• **Source document**
Thandeka Moloko Mbabama (born 12 September 1956) is a South African politician of the Democratic Alliance who has been serving as the Shadow Deputy Minister  of Agriculture, Land Reform and Rural Development since June 2019. She has been a Member of Parliament (MP) since November 2016.
From January 2017 to June 2019, she was the Shadow Deputy Minister of Rural Development and Land Reform.

Career
Mbabama is a member of the Democratic Alliance. In 2016, she was elected to the National Assembly of South Africa  to replace Nqaba Bhanga. She was sworn into office on 8 November 2016. On 24 November 2016, DA parliamentary leader Mmusi Maimane appointed her to the post of Shadow Deputy Minister of Rural Development and Land Reform. Mbabama became a member of the Portfolio Committee on Rural Development and Land Reform on 8 December 2016. Her appointment as Shadow Deputy Minister took effect on 1 January 2017. Mbabama was appointed to the  Constitutional Review Committee in May 2018. In February 2019, she became a member of the Ad Hoc Committee to Amend Section 25 of the Constitution.

• **Stored data**
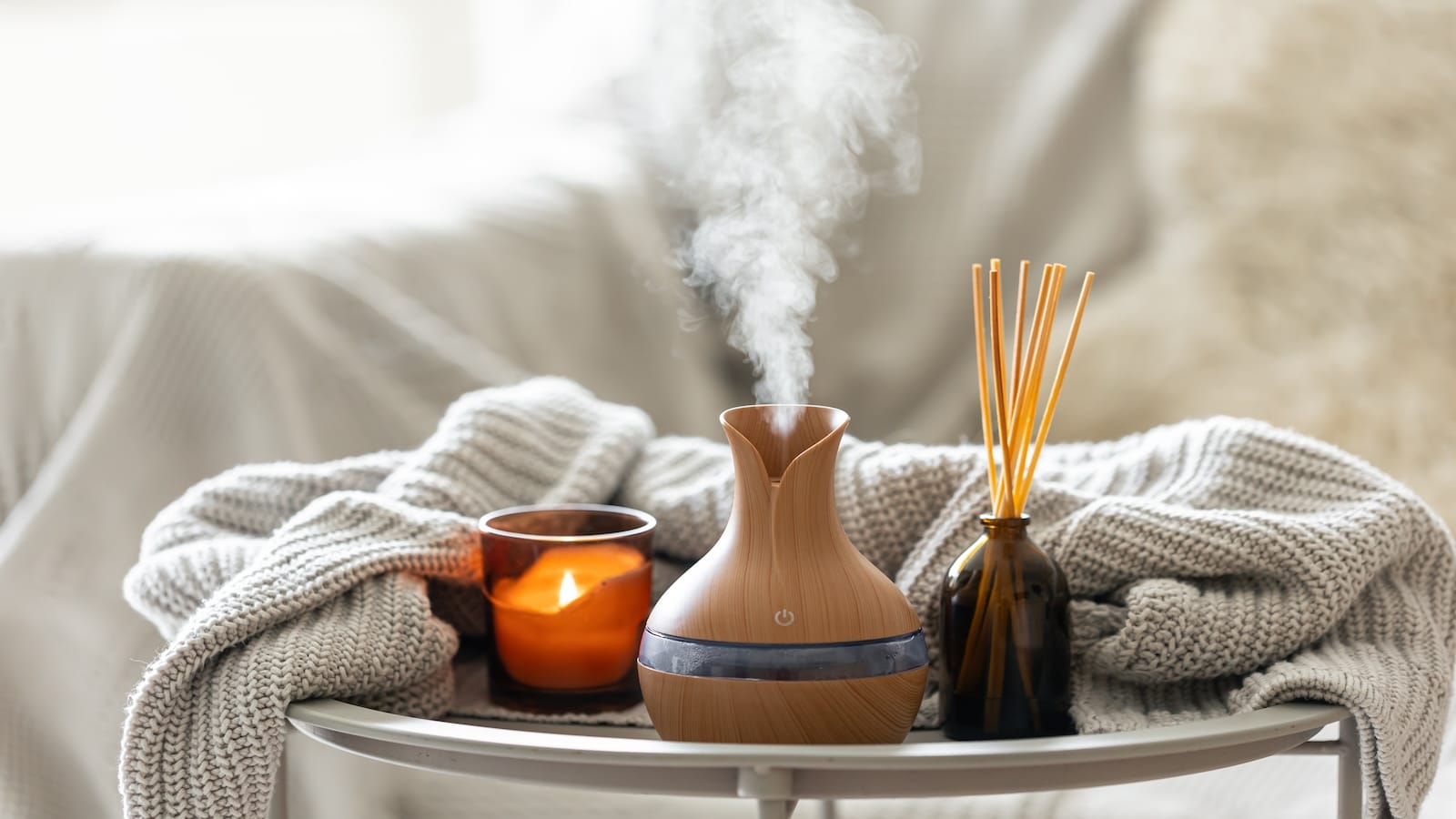 Aroma oil diffuser lamp with the stick perfume, knitted element and candle.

• **Apply what you read**
a - Answer these questions from the biography of Thandeka Moloko Mbabama:
(i) What is her date of birth?
(ii) Whom did she replace in the National Assembly in 2016?
(iii) Which committee did she join in February 2019?
b - Can you carry on the biography of Thandeka Moloko Mbabama from its final sentence?
The listing above is from an unrelated source.

• **Results for the exercise**
a -
(i) 12 September 1956
(ii) Nqaba Bhanga
(iii) The Ad Hoc Committee to Amend Section 25 of the Constitution

b -
Mbabama returned to Parliament following the general election in May 2019. In June 2019, she was appointed Shadow Deputy Minister of Agriculture, Land Reform and Rural Development. In October 2019, she returned to the Ad Hoc committee to amend section 25 of the constitution as a non-voting member. On 5 December 2020, Mbabama was re-appointed to her shadow cabinet role by the newly elected DA leader, John Steenhuisen.

Views
Mbabama has been critical of expropriation without compensation. In March 2018, she voted against the motion. In May 2018, she blamed the ruling African National Congress for failed land reform programmes. Mbabama said in December 2018 that the ANC was using the new Land Expropriation Bill as an "electioneering tool".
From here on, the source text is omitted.